On se retrouve dans le Londres des années vingt, en compagnie de Lord Peter Wimsey, détective amateur mais pas si amateur que ça, bien sûr, de Bunter, son valet imperturbablement compétent, & de Parker, inspecteur de Scotland Yard qui, contrairement à ce qu’on voit dans la plupart des romans policiers british, fait remarquablement bien son travail. Tout ce beau monde est confronté à deux crimes, ou enfin à un crime & à quelque chose comme un crime en puissance : un homme d’affaires juif qui disparaît de sa chambre à coucher en laissant derrière lui ses vêtements, & un homme retrouvé mort dans une baignoire, complètement nu sauf pour une très jolie paire de lunettes.

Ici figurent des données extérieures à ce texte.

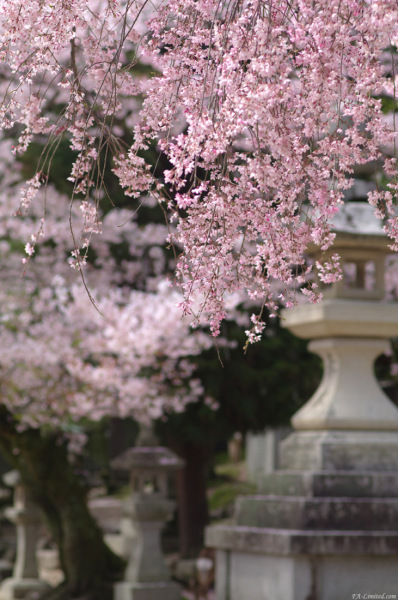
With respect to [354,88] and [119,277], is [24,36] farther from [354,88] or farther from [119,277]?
[119,277]

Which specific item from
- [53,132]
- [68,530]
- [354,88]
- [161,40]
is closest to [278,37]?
[354,88]

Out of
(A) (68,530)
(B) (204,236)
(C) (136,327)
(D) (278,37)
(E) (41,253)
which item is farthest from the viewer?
(E) (41,253)

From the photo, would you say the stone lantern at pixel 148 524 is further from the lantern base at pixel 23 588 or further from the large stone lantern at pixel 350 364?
the large stone lantern at pixel 350 364

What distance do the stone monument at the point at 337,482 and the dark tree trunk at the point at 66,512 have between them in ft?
15.2

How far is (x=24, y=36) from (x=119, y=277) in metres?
9.69

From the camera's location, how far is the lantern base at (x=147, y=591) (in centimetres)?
1047

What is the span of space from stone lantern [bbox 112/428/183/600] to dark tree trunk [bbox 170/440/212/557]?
282 cm

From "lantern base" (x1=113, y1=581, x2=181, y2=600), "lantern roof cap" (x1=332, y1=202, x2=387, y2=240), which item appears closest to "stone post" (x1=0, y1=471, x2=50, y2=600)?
"lantern base" (x1=113, y1=581, x2=181, y2=600)

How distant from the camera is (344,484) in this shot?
6707mm

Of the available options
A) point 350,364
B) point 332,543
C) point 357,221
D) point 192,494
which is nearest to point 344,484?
point 332,543

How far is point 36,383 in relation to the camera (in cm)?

Aaaah le charme suranné des huis clos impossibles. Comment est-ce qu’on pourrait ne pas aimer ça?

Ce roman a été pour moi une découverte délicieuse, parfaitement adaptée à ce que j’avais envie de lire au moment où je l’ai lu. J’ai aimé Lord Peter, verbo-moteur à souhait, adoré la dynamique particulière qui se tisse entre les trois personnages principaux, les relations qui les lient les uns aux autres & que le lecteur apprend peu à peu, devine en grande partie ; j’ai aimé l’époque & le milieu où se situe l’intrigue, bien sûr, cette succession de dîners dans des clubs privés, de bibliothèques douillettes & de bons brandys ; j’ai aimé les doutes qui tenaillent l’inspecteur & le détective tout au long de l’enquête, j’ai aimé que l’auteure fasse comprendre qu’un meurtre ce n’est pas qu’un casse-tête, que les enquêteurs puissent s’y investir, disons, émotionnellement — j’ai tout aimé. J’avais tout deviné, aussi, autour de la page 80, pas parce que je suis particulièrement perspicace, mais juste parce que j’ai lu beaucoup trop de murder mysteries dans ma vie pour pas en reconnaître les ficelles une fois de temps en temps. Mais ça n’a pas du tout affecté le plaisir que j’ai pris à lire ce roman, & j’ai vraiment très très hâte de poursuivre la série.